Thomas Jefferson University
News & Events

<< Back to News & Events List

Stress Hormones Could Undermine Breast Cancer Therapy

06/22/15

Steroids often given to patients to treat the side effects of therapy may cause a subset of breast cancers to become treatment-resistant.

(PHILADELPHIA) – Recently, researchers have discovered that the hormone progesterone, an ingredient in contraceptives and menopausal hormone replacement therapies, might stimulate the growth of breast cancer cells that are resistant to anti-estrogen therapy and chemotherapy. Now, new research published June 22nd in the journal Oncogene, a Nature publication, shows that additional hormones, including stress hormones that are frequently used to treat the side effects of common chemotherapy, could make these effective cancer drugs fail sooner in some women with breast cancer. But there may be ways to counteract the effect.

“The data we have collected suggests that hormones used in breast cancer treatment, which are also produced by the body in response to stress, could have a major impact on disease progression and outcomes in some patients,” says Hallgeir Rui, M.D., Ph.D., a professor of Cancer Biology, Pathology and Medical Oncology at Thomas Jefferson University. “However, these studies must be confirmed in clinical trials with patients before any new treatment recommendations can be made.”
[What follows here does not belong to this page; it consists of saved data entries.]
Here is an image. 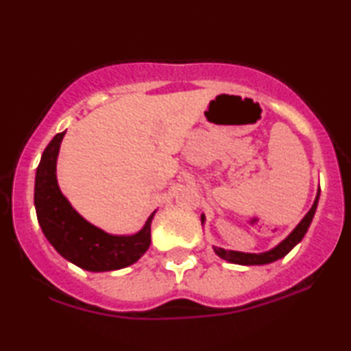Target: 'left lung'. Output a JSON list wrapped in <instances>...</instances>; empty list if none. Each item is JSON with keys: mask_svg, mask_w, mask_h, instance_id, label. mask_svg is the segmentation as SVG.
<instances>
[{"mask_svg": "<svg viewBox=\"0 0 351 351\" xmlns=\"http://www.w3.org/2000/svg\"><path fill=\"white\" fill-rule=\"evenodd\" d=\"M319 195L320 190H317L316 199H314L313 207L310 209V212L306 213L304 217V219L295 226V229L291 232L287 239H285L280 245H277L274 249H271L268 252L263 254H245V252H235V251H226L223 247H213V251L221 257L223 260H228L230 263H237V265H266V263H272L278 258H283L291 249H293L297 243H300L302 239H304L308 228L313 221L314 213H316L317 209V203H319ZM201 221L204 223V215H201Z\"/></svg>", "mask_w": 351, "mask_h": 351, "instance_id": "obj_1", "label": "left lung"}]
</instances>
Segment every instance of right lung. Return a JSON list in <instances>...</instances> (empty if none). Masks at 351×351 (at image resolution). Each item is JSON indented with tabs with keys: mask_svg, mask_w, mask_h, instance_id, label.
I'll use <instances>...</instances> for the list:
<instances>
[{
	"mask_svg": "<svg viewBox=\"0 0 351 351\" xmlns=\"http://www.w3.org/2000/svg\"><path fill=\"white\" fill-rule=\"evenodd\" d=\"M64 133L47 144L35 173L34 203L41 230L62 257L82 269L102 272L133 265L150 246L154 212L134 235H110L80 217L57 184L56 164Z\"/></svg>",
	"mask_w": 351,
	"mask_h": 351,
	"instance_id": "obj_1",
	"label": "right lung"
}]
</instances>
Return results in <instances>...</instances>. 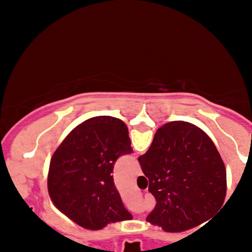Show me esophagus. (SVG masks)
Here are the masks:
<instances>
[{
    "instance_id": "1",
    "label": "esophagus",
    "mask_w": 252,
    "mask_h": 252,
    "mask_svg": "<svg viewBox=\"0 0 252 252\" xmlns=\"http://www.w3.org/2000/svg\"><path fill=\"white\" fill-rule=\"evenodd\" d=\"M135 174H136V175H141V174H142V170H141L140 166H138V164H136V170H135Z\"/></svg>"
}]
</instances>
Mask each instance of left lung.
Instances as JSON below:
<instances>
[{
  "label": "left lung",
  "mask_w": 252,
  "mask_h": 252,
  "mask_svg": "<svg viewBox=\"0 0 252 252\" xmlns=\"http://www.w3.org/2000/svg\"><path fill=\"white\" fill-rule=\"evenodd\" d=\"M130 144L126 123L116 117L77 126L51 158L47 186L54 206L88 230L131 220L111 175L117 158L132 153Z\"/></svg>",
  "instance_id": "8db88e82"
}]
</instances>
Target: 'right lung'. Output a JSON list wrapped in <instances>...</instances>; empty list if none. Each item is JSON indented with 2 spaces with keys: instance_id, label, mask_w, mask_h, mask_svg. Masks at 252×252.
Returning <instances> with one entry per match:
<instances>
[{
  "instance_id": "right-lung-1",
  "label": "right lung",
  "mask_w": 252,
  "mask_h": 252,
  "mask_svg": "<svg viewBox=\"0 0 252 252\" xmlns=\"http://www.w3.org/2000/svg\"><path fill=\"white\" fill-rule=\"evenodd\" d=\"M156 205L147 221L182 232L207 221L226 196V169L212 140L194 124L170 122L138 158Z\"/></svg>"
}]
</instances>
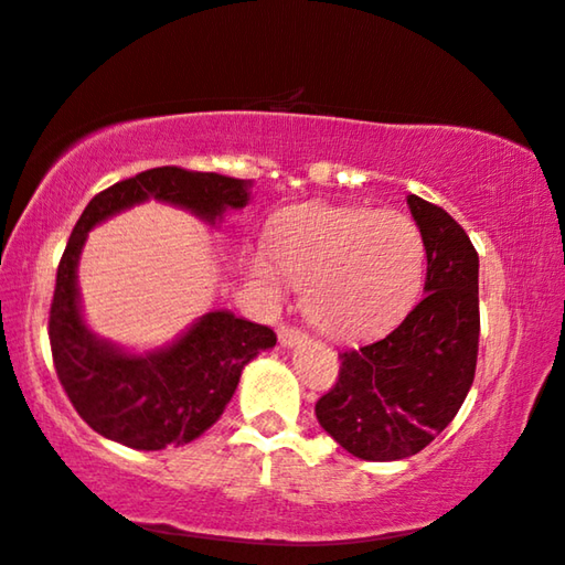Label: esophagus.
Wrapping results in <instances>:
<instances>
[{
  "mask_svg": "<svg viewBox=\"0 0 565 565\" xmlns=\"http://www.w3.org/2000/svg\"><path fill=\"white\" fill-rule=\"evenodd\" d=\"M303 339H307V334H303L301 329L289 327V324L279 327V344L281 347H297V344L303 342Z\"/></svg>",
  "mask_w": 565,
  "mask_h": 565,
  "instance_id": "obj_1",
  "label": "esophagus"
}]
</instances>
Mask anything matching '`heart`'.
<instances>
[{
    "mask_svg": "<svg viewBox=\"0 0 565 565\" xmlns=\"http://www.w3.org/2000/svg\"><path fill=\"white\" fill-rule=\"evenodd\" d=\"M268 256L248 258V276L268 299L279 270L301 286L309 319L329 334L364 337L407 315L425 276V241L395 211L309 203L286 213L268 236Z\"/></svg>",
    "mask_w": 565,
    "mask_h": 565,
    "instance_id": "1",
    "label": "heart"
}]
</instances>
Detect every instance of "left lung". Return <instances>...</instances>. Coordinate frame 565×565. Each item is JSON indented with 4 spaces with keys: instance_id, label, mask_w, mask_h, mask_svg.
Here are the masks:
<instances>
[{
    "instance_id": "obj_1",
    "label": "left lung",
    "mask_w": 565,
    "mask_h": 565,
    "mask_svg": "<svg viewBox=\"0 0 565 565\" xmlns=\"http://www.w3.org/2000/svg\"><path fill=\"white\" fill-rule=\"evenodd\" d=\"M425 241V299L377 342L339 352V377L317 419L354 458L417 455L458 415L476 380L478 250L440 205L407 199Z\"/></svg>"
}]
</instances>
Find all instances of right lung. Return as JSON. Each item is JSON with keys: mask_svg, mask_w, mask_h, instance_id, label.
<instances>
[{"mask_svg": "<svg viewBox=\"0 0 565 565\" xmlns=\"http://www.w3.org/2000/svg\"><path fill=\"white\" fill-rule=\"evenodd\" d=\"M148 199L216 221L226 209H244L248 183L178 166L142 170L87 203L60 258L47 327L57 380L95 433L132 450H163L201 437L234 397L241 370L276 344L271 327L231 311H211L175 344L140 356L89 334L79 315L75 274L87 231Z\"/></svg>", "mask_w": 565, "mask_h": 565, "instance_id": "obj_1", "label": "right lung"}]
</instances>
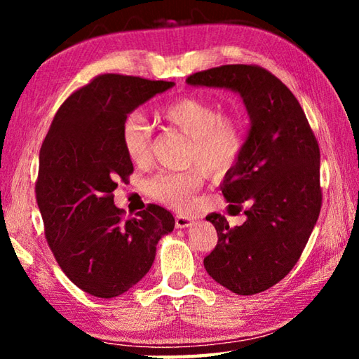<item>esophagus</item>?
<instances>
[{
    "label": "esophagus",
    "instance_id": "1",
    "mask_svg": "<svg viewBox=\"0 0 359 359\" xmlns=\"http://www.w3.org/2000/svg\"><path fill=\"white\" fill-rule=\"evenodd\" d=\"M194 223V220L191 217H185V215H177L175 217V228H190L191 224Z\"/></svg>",
    "mask_w": 359,
    "mask_h": 359
}]
</instances>
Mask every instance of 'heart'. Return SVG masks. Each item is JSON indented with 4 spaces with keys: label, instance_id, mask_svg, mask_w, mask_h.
I'll return each instance as SVG.
<instances>
[{
    "label": "heart",
    "instance_id": "heart-1",
    "mask_svg": "<svg viewBox=\"0 0 359 359\" xmlns=\"http://www.w3.org/2000/svg\"><path fill=\"white\" fill-rule=\"evenodd\" d=\"M163 120L191 139L188 161L215 171L233 165L244 145L241 121L222 115L214 102L198 96H184L160 111ZM151 130L142 114L133 112L121 125V144L131 161L145 163L150 156ZM201 175L199 172H160L149 180V191L158 201L174 209H187L193 203Z\"/></svg>",
    "mask_w": 359,
    "mask_h": 359
}]
</instances>
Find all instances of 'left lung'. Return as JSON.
<instances>
[{"instance_id":"left-lung-1","label":"left lung","mask_w":359,"mask_h":359,"mask_svg":"<svg viewBox=\"0 0 359 359\" xmlns=\"http://www.w3.org/2000/svg\"><path fill=\"white\" fill-rule=\"evenodd\" d=\"M187 83L238 93L250 117L241 154L222 185L231 215L247 205L245 222L229 228L220 214L205 217L218 242L204 267L236 294L261 293L293 269L317 224V139L287 85L259 66L224 65L196 72Z\"/></svg>"}]
</instances>
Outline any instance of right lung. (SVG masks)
Instances as JSON below:
<instances>
[{"instance_id": "right-lung-1", "label": "right lung", "mask_w": 359, "mask_h": 359, "mask_svg": "<svg viewBox=\"0 0 359 359\" xmlns=\"http://www.w3.org/2000/svg\"><path fill=\"white\" fill-rule=\"evenodd\" d=\"M174 85L95 77L63 102L42 142L36 199L46 238L66 277L85 293L104 299L126 293L150 271L158 241L174 229L171 212L156 204L121 220L112 194L133 172L121 144L125 118Z\"/></svg>"}]
</instances>
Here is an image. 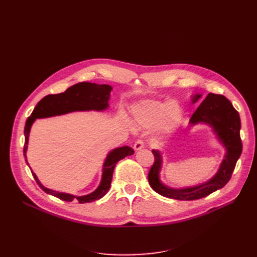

About 70-80 percent of all invasive breast cancers are driven by the hormone estrogen; they are often called estrogen receptor (ER) positive disease. This group of women can successfully keep the growth of their cancer in check with therapies that block estrogen receptors, or block the production of estrogen in the body, essentially starving the cancer. While some women can use hormone blockers such as tamoxifen or aromatase inhibitors to control their cancer for a decade or more, one of four will develop resistance.  Researchers believe that some of this resistance is caused by a small subpopulation of cancer cells within the tumor called CK5 cells which harbor the ability to resist estrogen-blocking therapy and chemotherapy. When these cells become more abundant, tumors become therapy-resistant. Dr. Rui estimates that 10-15 percent of patients with ER+ disease harbor CK5 cells.

Earlier work by the Rui laboratory and others had shown that progesterone spurs the growth of CK5 cells in breast cancer. But since most ER-positive breast cancers are diagnosed after menopause when progesterone production has stopped, this wasn’t a major concern.  Progesterone, however, belongs to a family of hormones called 3-ketosteroids that are often produced by the body in times of stress. Dr. Rui and colleagues decided to test whether other members of the 3-ketosteroid family, including glucocorticoids used to treat nausea and other breast-cancer-treatment related symptoms, might also expand the population of CK5 cells.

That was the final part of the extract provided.